### Source data
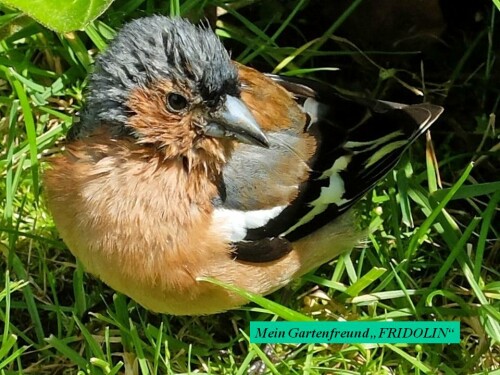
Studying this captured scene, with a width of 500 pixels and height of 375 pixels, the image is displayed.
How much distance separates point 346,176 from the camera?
109 inches

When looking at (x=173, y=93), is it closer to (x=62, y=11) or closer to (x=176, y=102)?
(x=176, y=102)

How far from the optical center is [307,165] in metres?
2.65

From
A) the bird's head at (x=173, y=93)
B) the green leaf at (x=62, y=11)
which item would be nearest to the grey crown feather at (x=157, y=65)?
the bird's head at (x=173, y=93)

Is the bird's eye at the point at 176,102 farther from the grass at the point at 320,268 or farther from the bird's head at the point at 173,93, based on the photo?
the grass at the point at 320,268

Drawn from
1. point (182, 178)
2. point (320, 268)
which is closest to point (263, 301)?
point (182, 178)

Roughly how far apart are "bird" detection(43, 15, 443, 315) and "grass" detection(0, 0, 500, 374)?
A: 0.20 metres

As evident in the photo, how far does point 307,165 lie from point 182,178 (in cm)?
49

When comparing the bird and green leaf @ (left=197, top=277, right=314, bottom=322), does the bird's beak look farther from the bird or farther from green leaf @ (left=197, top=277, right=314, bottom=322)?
green leaf @ (left=197, top=277, right=314, bottom=322)

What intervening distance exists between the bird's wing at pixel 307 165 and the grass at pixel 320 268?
180 mm

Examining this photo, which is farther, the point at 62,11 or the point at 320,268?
the point at 320,268

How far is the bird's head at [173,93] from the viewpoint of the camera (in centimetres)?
223

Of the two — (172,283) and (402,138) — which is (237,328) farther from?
(402,138)

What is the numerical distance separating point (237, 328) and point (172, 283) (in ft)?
1.80

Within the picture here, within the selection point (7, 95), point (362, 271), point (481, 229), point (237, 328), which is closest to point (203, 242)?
point (237, 328)
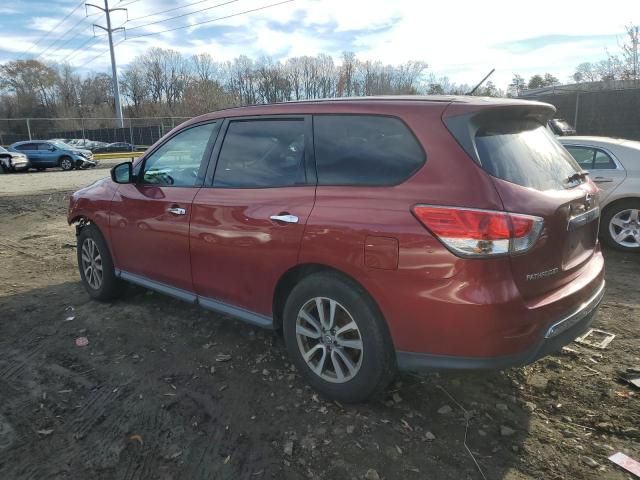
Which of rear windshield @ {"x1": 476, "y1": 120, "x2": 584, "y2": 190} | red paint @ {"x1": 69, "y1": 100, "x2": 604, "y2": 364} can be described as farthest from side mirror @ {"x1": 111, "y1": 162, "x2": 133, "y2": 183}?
rear windshield @ {"x1": 476, "y1": 120, "x2": 584, "y2": 190}

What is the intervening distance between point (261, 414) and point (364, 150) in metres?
1.70

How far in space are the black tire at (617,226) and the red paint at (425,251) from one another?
3940mm

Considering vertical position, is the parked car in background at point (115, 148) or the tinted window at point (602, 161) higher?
the tinted window at point (602, 161)

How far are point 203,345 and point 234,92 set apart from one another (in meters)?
86.4

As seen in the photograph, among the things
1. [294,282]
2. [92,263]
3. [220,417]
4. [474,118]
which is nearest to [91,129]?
[92,263]

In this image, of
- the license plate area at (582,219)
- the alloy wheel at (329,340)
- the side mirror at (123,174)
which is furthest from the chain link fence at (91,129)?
the license plate area at (582,219)

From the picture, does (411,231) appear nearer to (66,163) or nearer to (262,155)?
(262,155)

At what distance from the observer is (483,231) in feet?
7.93

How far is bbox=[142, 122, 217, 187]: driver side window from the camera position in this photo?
3.93m

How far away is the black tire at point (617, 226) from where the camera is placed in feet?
21.4

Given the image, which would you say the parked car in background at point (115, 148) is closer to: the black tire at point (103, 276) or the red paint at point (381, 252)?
the black tire at point (103, 276)

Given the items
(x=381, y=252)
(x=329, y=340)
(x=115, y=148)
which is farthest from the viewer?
(x=115, y=148)

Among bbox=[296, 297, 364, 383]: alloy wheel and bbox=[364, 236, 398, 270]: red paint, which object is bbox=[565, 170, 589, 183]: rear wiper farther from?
bbox=[296, 297, 364, 383]: alloy wheel

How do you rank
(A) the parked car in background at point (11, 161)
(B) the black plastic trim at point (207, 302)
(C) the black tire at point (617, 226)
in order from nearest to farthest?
(B) the black plastic trim at point (207, 302) < (C) the black tire at point (617, 226) < (A) the parked car in background at point (11, 161)
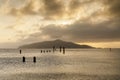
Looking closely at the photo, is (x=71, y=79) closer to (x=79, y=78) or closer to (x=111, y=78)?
(x=79, y=78)

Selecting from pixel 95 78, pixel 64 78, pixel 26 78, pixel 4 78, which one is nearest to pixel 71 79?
pixel 64 78

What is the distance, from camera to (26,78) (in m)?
51.4

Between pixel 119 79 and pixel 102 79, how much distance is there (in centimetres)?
317

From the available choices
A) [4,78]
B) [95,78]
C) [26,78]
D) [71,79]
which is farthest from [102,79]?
[4,78]

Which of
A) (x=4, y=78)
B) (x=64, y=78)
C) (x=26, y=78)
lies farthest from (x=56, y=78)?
(x=4, y=78)

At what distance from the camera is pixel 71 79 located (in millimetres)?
49844

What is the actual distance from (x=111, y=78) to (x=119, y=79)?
6.21 ft

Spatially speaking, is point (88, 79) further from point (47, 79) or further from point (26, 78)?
point (26, 78)

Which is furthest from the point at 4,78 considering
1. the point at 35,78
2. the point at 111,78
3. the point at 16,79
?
the point at 111,78

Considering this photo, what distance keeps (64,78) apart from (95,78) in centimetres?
603

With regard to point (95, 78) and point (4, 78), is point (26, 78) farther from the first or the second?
point (95, 78)

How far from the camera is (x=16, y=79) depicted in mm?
50219

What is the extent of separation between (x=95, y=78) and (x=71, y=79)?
4981 mm

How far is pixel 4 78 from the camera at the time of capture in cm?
5112
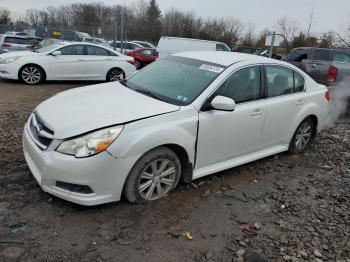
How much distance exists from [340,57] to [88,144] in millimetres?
9995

### Problem description
Please quote the items above word for word, starting at the line containing "What is the distance, from" and ending at the last line of the items. Leave the pictures out of your answer.

### Reply to the exercise
What is the distance, from camera to (26,78) (in m)?
51.4

Between pixel 119 79 and pixel 102 79, how much distance is there (in centimetres)?
317

From the available choices
A) [4,78]
B) [95,78]
C) [26,78]
D) [71,79]
which is farthest from [102,79]?
[4,78]

Which of
A) (x=4, y=78)
B) (x=64, y=78)
C) (x=26, y=78)
lies farthest from (x=56, y=78)?
(x=4, y=78)

At what distance from the camera is pixel 71 79 located (in millimetres)?
49844

What is the actual distance from (x=111, y=78) to (x=119, y=79)?
6.21 ft

Spatially speaking, is point (88, 79) further from point (47, 79) or further from point (26, 78)?
point (26, 78)

Which is furthest from the point at 4,78 considering
1. the point at 35,78
2. the point at 111,78
3. the point at 16,79
?
the point at 111,78

Considering this photo, what distance keeps (64,78) apart from (95,78) in centimetres?
603

With regard to point (95, 78) and point (4, 78), is point (26, 78) farther from the first or the second?
point (95, 78)

How far from the camera is (x=16, y=79) depicted in mm?
50219

What is the extent of separation between (x=95, y=78) and (x=71, y=79)?
4981 mm

How far is pixel 4 78 from the camera at the time of capture in cm?
5112
How much distance exists from [340,57] to [88,144] in millimetres?
9995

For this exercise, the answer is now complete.